Search code examples
pythonnumpylist-comprehension

Efficient solution to find list indices greater than elements in a second list


This question is linked to this: First Python list index greater than x?

I have a (sorted) list of floats, and I want to find the first index that exceeds each value of a second list

e.g.

 l=[0.2,0.3,0.7,0.9]
 m=[0.25,0.6]

if m were a float I would use this:

 bisect.bisect_left(l,m)

But for the case where m is a list this fails, and I can only think to employ a list comprehension:

[bisect.bisect_left(l,i) for i in m]

which gives:

 [1, 2]

which works, but I want to speed it up for large lists in my real example by avoiding the list comprehension as my tests showed this was the "bottleneck" operation (I earlier stated I suspected it was too slow).

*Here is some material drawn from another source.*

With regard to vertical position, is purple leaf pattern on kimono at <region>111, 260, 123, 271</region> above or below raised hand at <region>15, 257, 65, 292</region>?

Is there a way to efficiently do this using a vectorized function in e.g. numpy or an improved algorithm (as only one traverse of the list is required)?


Solution

  • So I found there is a numpy function to perform this task, np.searchsorted. which is much faster than the use of list comprehensions.

    result=np.searchsorted(searchlist,newindices)
    

    These are the timings for the various solutions:

    1. Standard List comprehension:

    this was my first attempt at a solution

    python3 -m timeit -s "import numpy as np" -s "import bisect" -s "h=np.sort(np.random.uniform(size=10000))" -s "n=np.sort(np.random.uniform(size=1000))" "r=[bisect.bisect_left(h,i) for i in n]"
    

    200 loops, best of 5: 1.61 msec per loop

    2. Shortened search in for loop

    This was the solution kindly provided by @lenik

    python3 -m timeit -s "import numpy as np" -s "import bisect" -s "h=np.sort(np.random.uniform(size=10000))" -s "n=np.sort(np.random.uniform(size=1000))" "r=[bisect.bisect_left(h,n[0])]" "for i in n[1:]:" "    r.append(bisect.bisect_left(h,i,r[-1]))"
    

    200 loops, best of 5: 1.6 msec per loop

    Hardly different from the list comprehension which I was somewhat surprised about...

    3. Numpy searchsorted

    python3 -m timeit -s "import numpy as np" -s "import bisect" -s "h=np.sort(np.random.uniform(size=10000))" -s "n=np.sort(np.random.uniform(size=1000))" "r=np.searchsorted(h,n)"
    

    10000 loops, best of 5: 33.6 usec per loop

    Approximately 50 times faster than the list comprehension based solutions for this example, so hands down the fastest.